- Government-owned Queensland Investment Corporation (QIC) today announces commitment for net-zero emissions across its infrastructure portfolio
- The investment firm’s QIC Global Infrastructure arm today committed to slashing Scope 1 and Scope 2 emissions by at least 50 per cent by 2030 before reaching net-zero by 2040
- QIC Head of Global Infrastructure Ross Israel says the firm’s commitments further its objectives to prepare for the “escalating risks” of climate change
- QIC says it has invested over $4 billion globally into the sustainable and renewable energy sectors in 2021
- Meanwhile, the Clean Energy Finance Corporate (CEFC) announces it is investing $72 million into QIC as part of a billion-dollar capital raising launched by the investment firm
Government-owned Queensland Investment Corporation (QIC) is the latest major business to up its climate change commitments, today announcing plans for net-zero emissions across its infrastructure portfolio.
The investment firm’s QIC Global Infrastructure arm today committed to slashing Scope 1 and Scope 2 emissions by at least 50 per cent by 2030 before reaching net-zero by 2040 across its two pooled funds, the QIC Global Infrastructure Fund (QGIF) and the QIC Infrastructure Portfolio (QIP).
Combined, the funds represent over $5 billion of capital.
Scope 1 emissions refer to direct emissions from the company — such as company-owned vehicles or factories. Scope 2 emissions refer to emissions from purchased energy — with electricity typically a unique source of Scope 2 emissions for most businesses.
Scope 3 emissions refer to all other types of indirect emissions, meaning they’re often the most difficult to track given they can be linked to any and all aspects of a business’ value chain.
QIC said on top of its commitments for net-zero first- and second-scope emissions, it was also committing to lessen broader Scope 3 emissions where possible.

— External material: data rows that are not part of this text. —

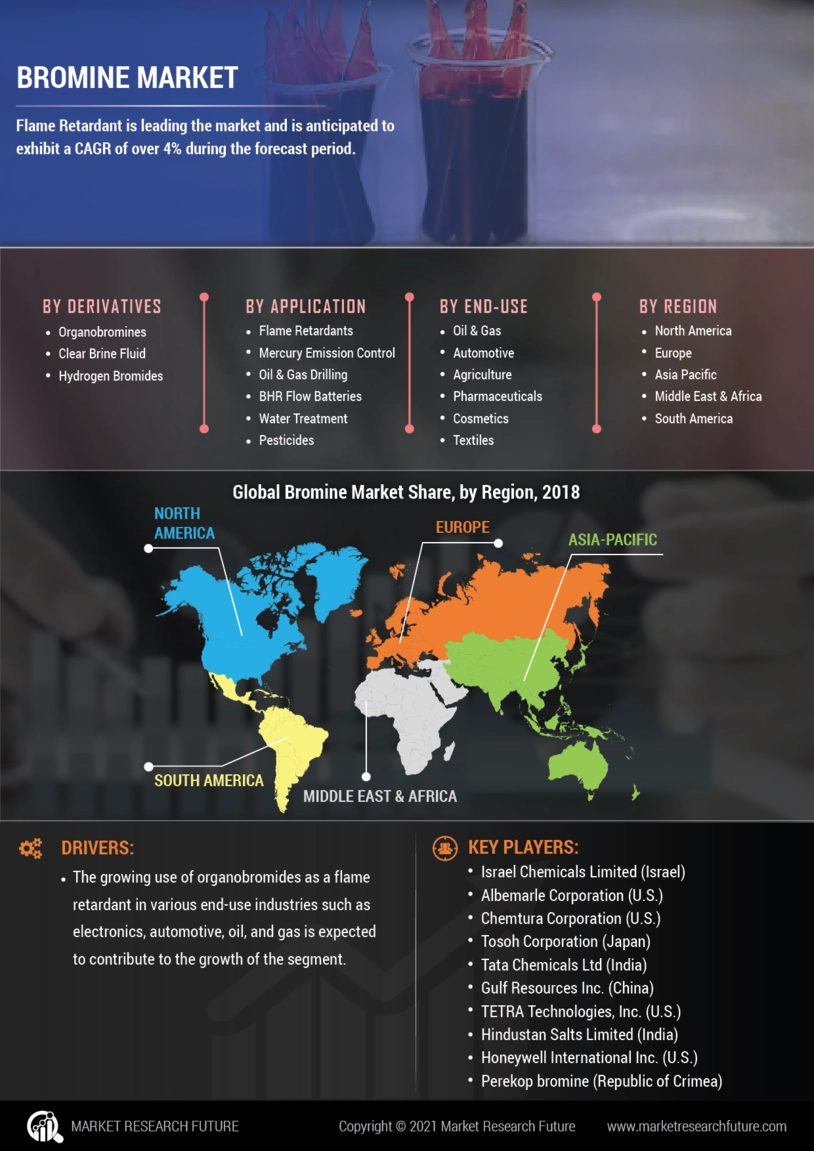 BROMINE MARKET

Flame Retardant is leading the market and is anticipated to exhibit a CAGR of over 4% during the forecast period.

BY DERIVATIVES
- Organobromines
- Clear Brine Fluid
- Hydrogen Bromides

BY APPLICATION
- Flame Retardants
- Mercury Emission Control
- Oil & Gas Drilling
- BHR Flow Batteries
- Water Treatment
- Pesticides

BY END-USE
- Oil & Gas
- Automotive
- Agriculture
- Pharmaceuticals
- Cosmetics
- Textiles

BY REGION
- North America
- Europe
- Asia Pacific
- Middle East & Africa
- South America

Global Bromine Market Share, by Region, 2018

NORTH AMERICA
EUROPE
ASIA-PACIFIC
SOUTH AMERICA
MIDDLE EAST & AFRICA

DRIVERS:
- The growing use of organobromides as a flame retardant in various end-use industries such as electronics, automotive, oil, and gas is expected to contribute to the growth of the segment.

KEY PLAYERS:
- Israel Chemicals Limited (Israel)
- Albemarle Corporation (U.S.)
- Chemtura Corporation (U.S.)
- Tosoh Corporation (Japan)
- Tata Chemicals Ltd (India)
- Gulf Resources Inc. (China)
- TETRA Technologies, Inc. (U.S.)
- Hindustan Salts Limited (India)
- Honeywell International Inc. (U.S.)
- Perekop bromine (Republic of Crimea)

MARKET RESEARCH FUTURE
Copyright © 2021 Market Research Future
www.marketresearchfuture.com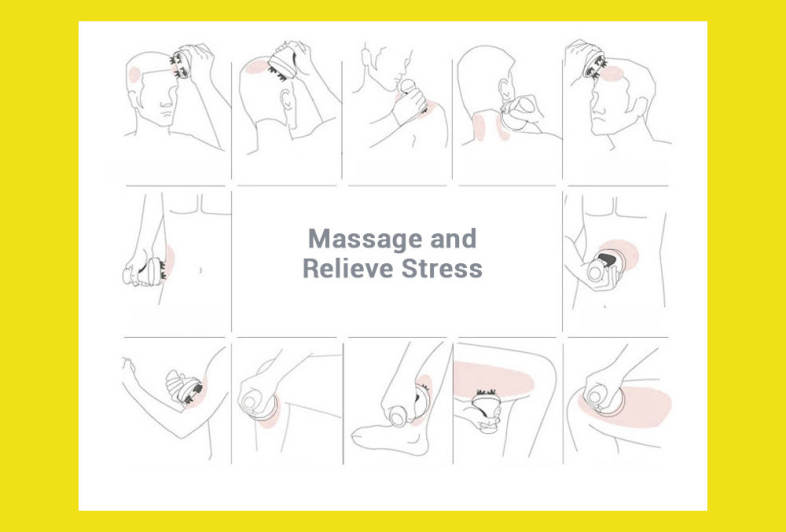 Massage and
Relieve Stress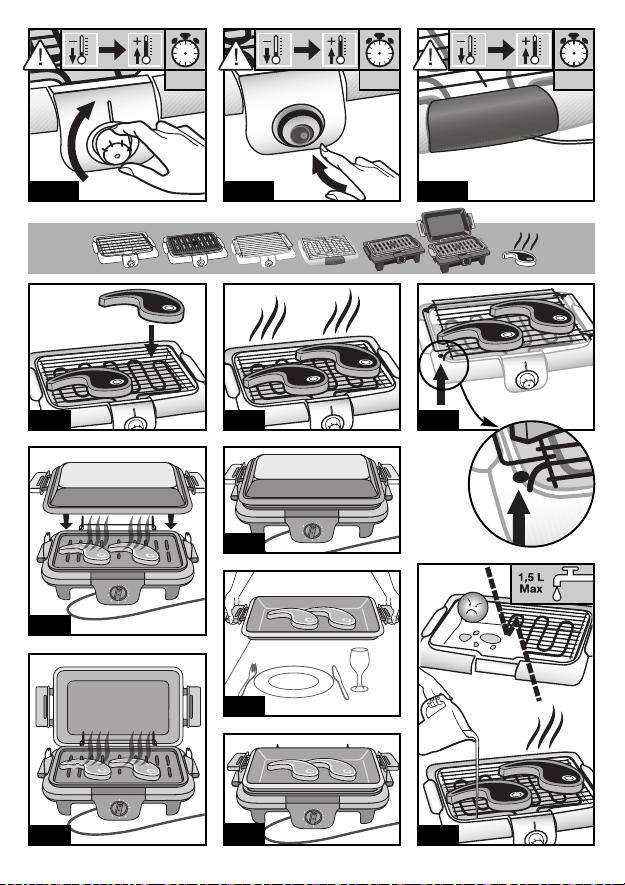 1,5 L
Max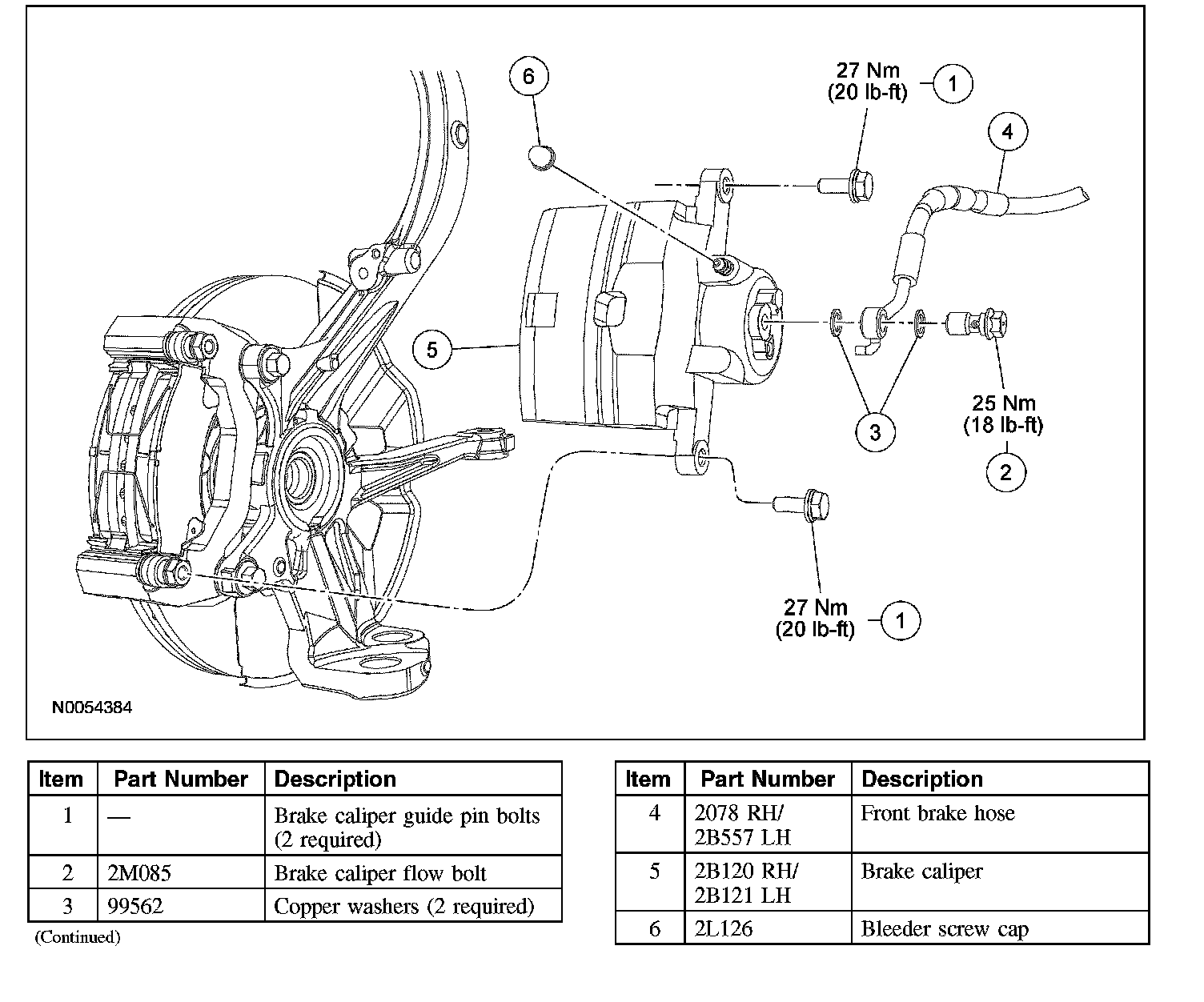 6

27 Nm
(20 lb-ft)

1

4

5

3

25 Nm
(18 lb-ft)

2

27 Nm
(20 lb-ft)

1

N0054384

| Item | Part Number | Description |
|---|---|---|
| 1 | — | Brake caliper guide pin bolts (2 required) |
| 2 | 2M085 | Brake caliper flow bolt |
| 3 | 99562 | Copper washers (2 required) |

(Continued)

| Item | Part Number | Description |
|---|---|---|
| 4 | 2078 RH/ 2B557 LH | Front brake hose |
| 5 | 2B120 RH/ 2B121 LH | Brake caliper |
| 6 | 2L126 | Bleeder screw cap |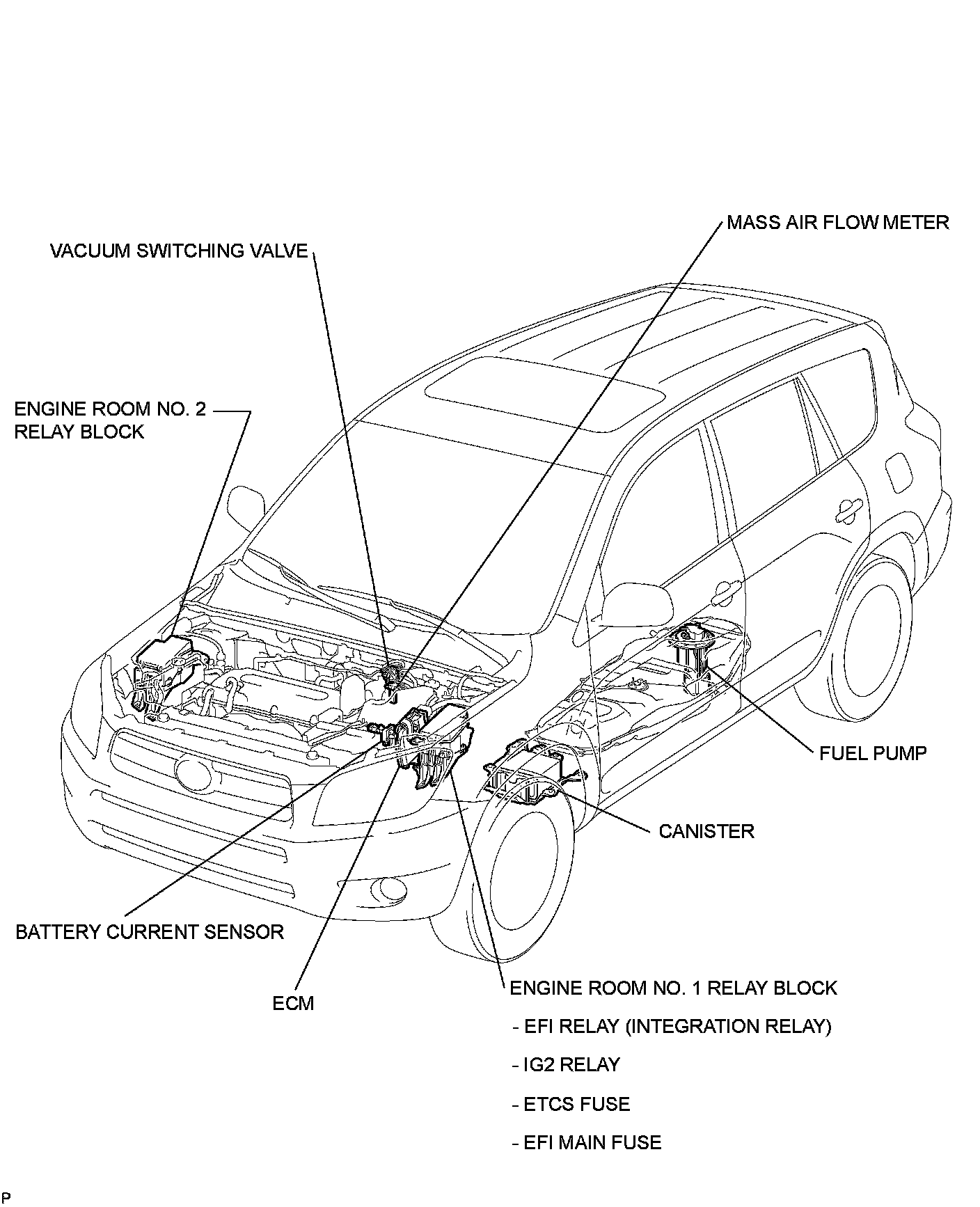 MASS AIR FLOW METER

VACUUM SWITCHING VALVE

ENGINE ROOM NO. 2 RELAY BLOCK

FUEL PUMP

CANISTER

BATTERY CURRENT SENSOR

ECM

ENGINE ROOM NO. 1 RELAY BLOCK

- EFI RELAY (INTEGRATION RELAY)

- IG2 RELAY

- ETCS FUSE

- EFI MAIN FUSE

P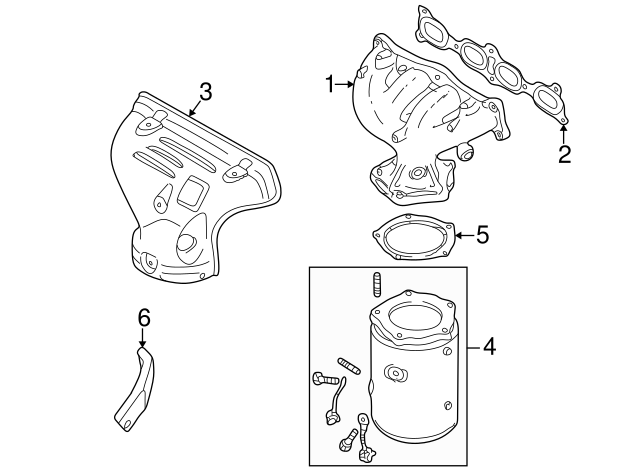 3
1
2
5
4
6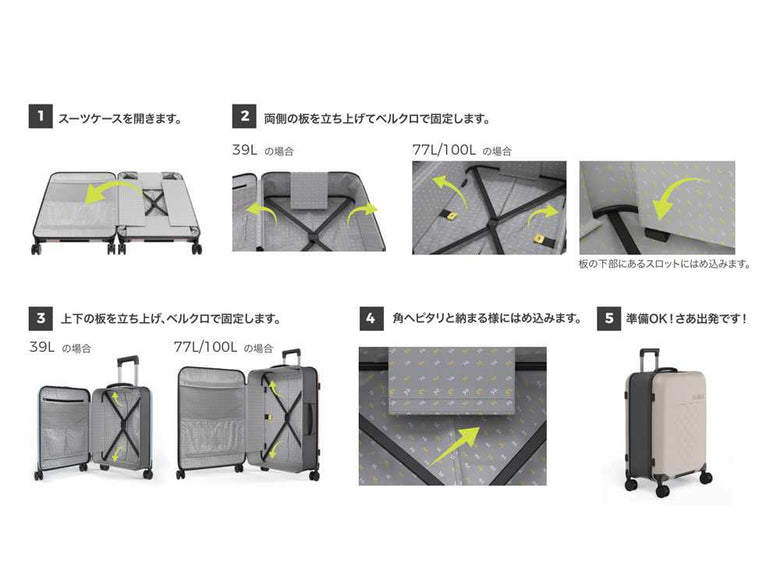 1 スーツケースを開きます。

2 両側の板を立ち上げてベルクロで固定します。

39L の場合

77L/100L の場合

板の下部にあるスロットにはめ込みます。

3 上下の板を立ち上げ、ベルクロで固定します。

39L の場合

77L/100L の場合

4 角へピタリと納まる様にはめ込みます。

5 準備OK！さあ出発です！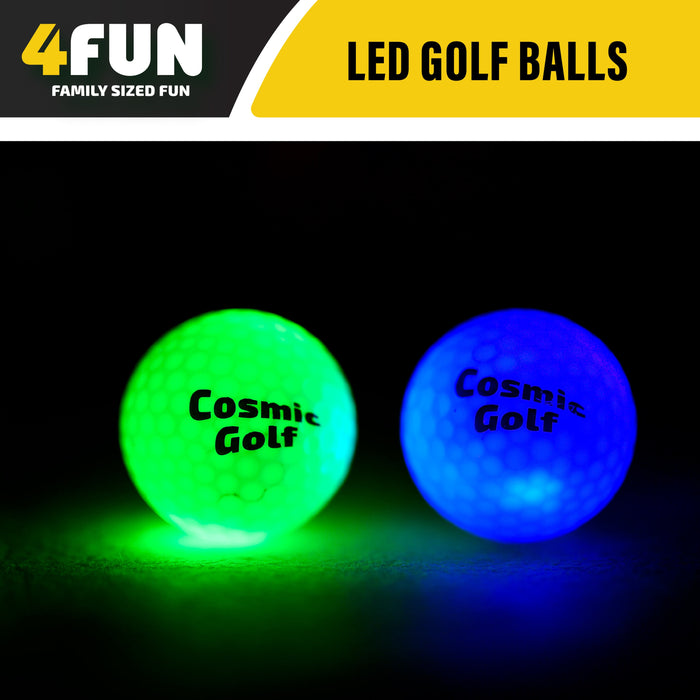 4FUN
FAMILY SIZED FUN

LED GOLF BALLS

Cosmic Golf

Cosmic Golf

QIC Head of Global Infrastructure Ross Israel said the firm’s commitments furthered its objectives to prepare for the “escalating risks” of climate change.
“We believe it reflects the scale and urgency of action required to actively manage and deliver strong risk-adjusted returns from the infrastructure asset class,” Mr Israel said.
“We have been working with each of our portfolio companies for some time on addressing climate vulnerabilities and reducing emissions. Committing to these targets represents a distillation of the significant work undertaken to understand the specific net-zero emission pathway for each asset within our funds’ portfolios.”
Putting its money where its mouth is, QIC has invested over $4 billion globally into the sustainable and renewable energy sectors in 2021.
The firm has been a major investor in the likes of PowAR, an Australian renewable energy platform; Generate, a US distributed infrastructure platform; and CebTrui, which QIC claims is the largest pure-play energy district platform in the States.
In tandem with QIC’s renewed emissions reduction commitments, the Clean Energy Finance Corporate (CEFC) announced it was investing $72 million into QIC as part of a billion-dollar capital raising launched by the investment firm.
CEFC is an Australian government-own ‘Green Bank’.
With the extra $72 million, CEFC has invested just shy of $3.4 billion into QIC.
CEFC CEO Ian Learmonth said the QIC Global Infrastructure Fund (QGIF) provided an “exciting opportunity” to deliver meaningful climate change action.
“These assets are critical to our economic growth and QGIF is demonstrating how they can play a leading role in our transition to a low emissions economy,” Mr Learmonth said.
“Infrastructure transformation is critical to the decarbonisation of the economy. Australia’s ports, cities and airports can all play a role in achieving net-zero emissions, delivered alongside sustainable growth and development.”
According to CEFC, around 70 per cent of Australian carbon emissions are associated with infrastructure projects.